TASK INSTRUCTIONS
Below are the entries; transcribe them exactly and drop every picture.

Data excerpts:
———

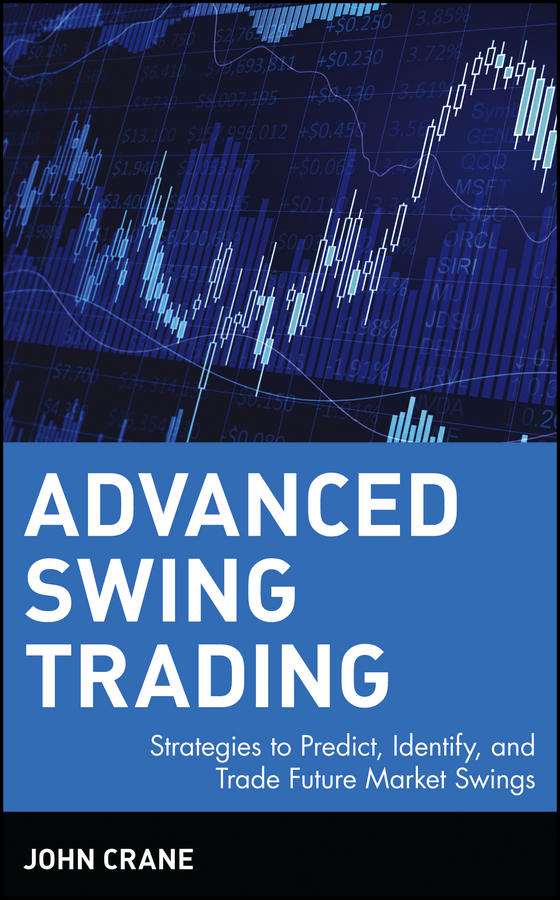 John  Crane Advanced Swing Trading. Strategies to Predict, Identify, and Trade Future Market Swings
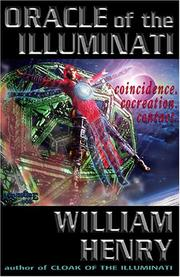 Cover of: Oracle of the Illuminati: Contact, Co-Creation, Coincidence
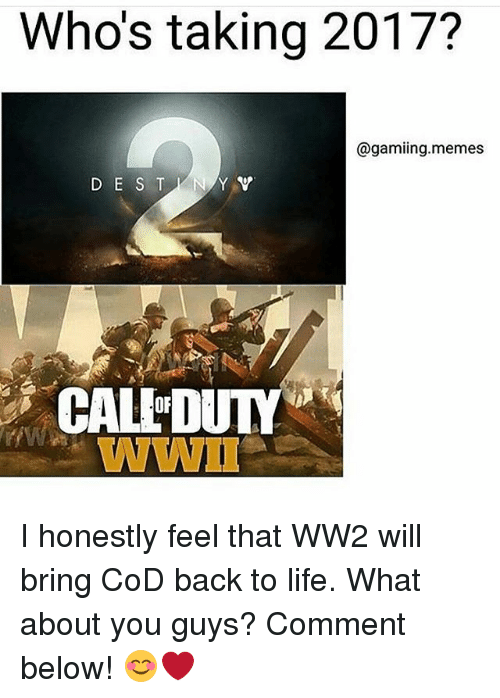 Life, Memes, and Back: Who's taking 2017?  @gamiing.memes  D E S T Y Y  CAL DUTY  WWII I honestly feel that WW2 will bring CoD back to life. What about you guys? Comment below! 😊❤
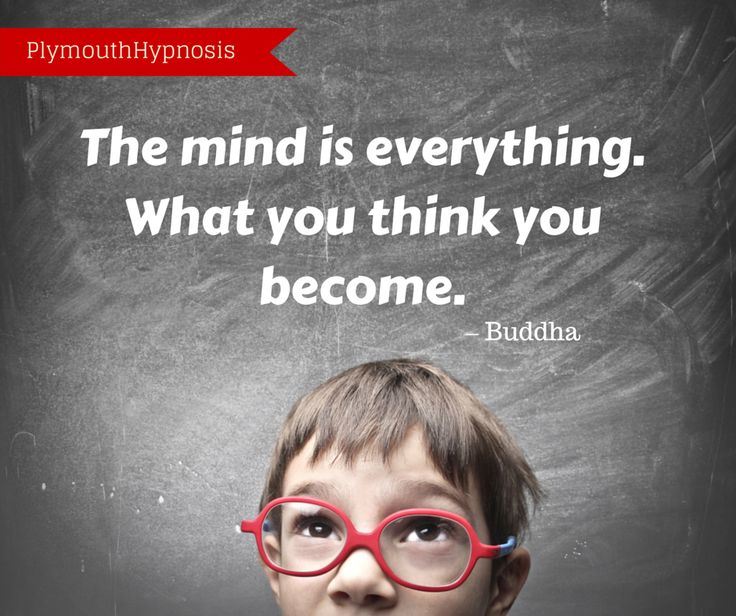 The mind is everything. What you think you become.  –Buddha #inspiration #motivation #quote http://www.plymouthhypnosis.com/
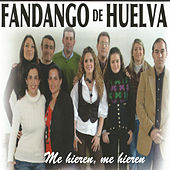 Fandangos de Huelva, Me Hieren Me Hieren by Various Artists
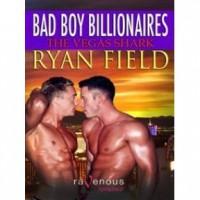 The Vegas Shark ( Bad Boy Billionaires, #3) - Ryan Field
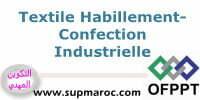 OFPPT Spécialisation Confection Industrielle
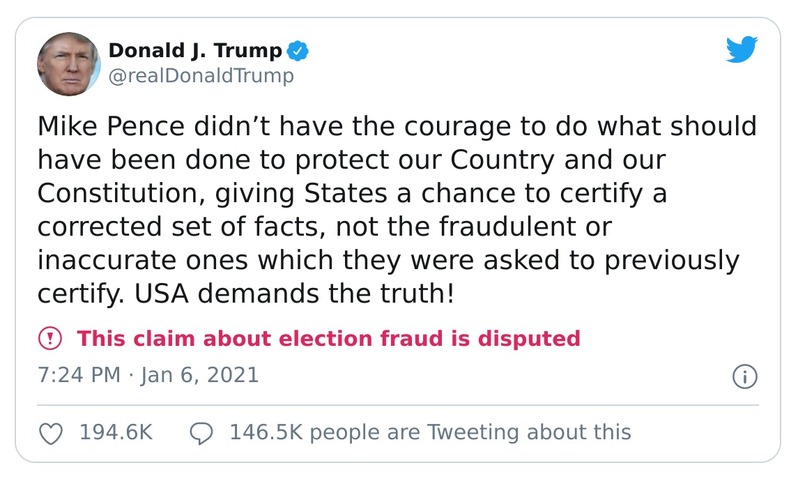 The tweet reads: 'Mike Pence did not have the courage to do what he should have done to protect our country and our Constitution, giving our states a chance to certify a corrected set of facts, not the fraudulent or inaccurate ones which they were asked to previously certify. USA demands the truth!'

———

EXERCISE RESULT
 John  Crane Advanced Swing Trading. Strategies to Predict, Identify, and Trade Future Market Swings
 Cover of: Oracle of the Illuminati: Contact, Co-Creation, Coincidence
 Life, Memes, and Back: Who's taking 2017?  @gamiing.memes  D E S T Y Y  CAL DUTY  WWII I honestly feel that WW2 will bring CoD back to life. What about you guys? Comment below! 😊❤
 The mind is everything. What you think you become.  –Buddha #inspiration #motivation #quote http://www.plymouthhypnosis.com/
 Fandangos de Huelva, Me Hieren Me Hieren by Various Artists
 The Vegas Shark ( Bad Boy Billionaires, #3) - Ryan Field
 OFPPT Spécialisation Confection Industrielle
 The tweet reads: 'Mike Pence did not have the courage to do what he should have done to protect our country and our Constitution, giving our states a chance to certify a corrected set of facts, not the fraudulent or inaccurate ones which they were asked to previously certify. USA demands the truth!'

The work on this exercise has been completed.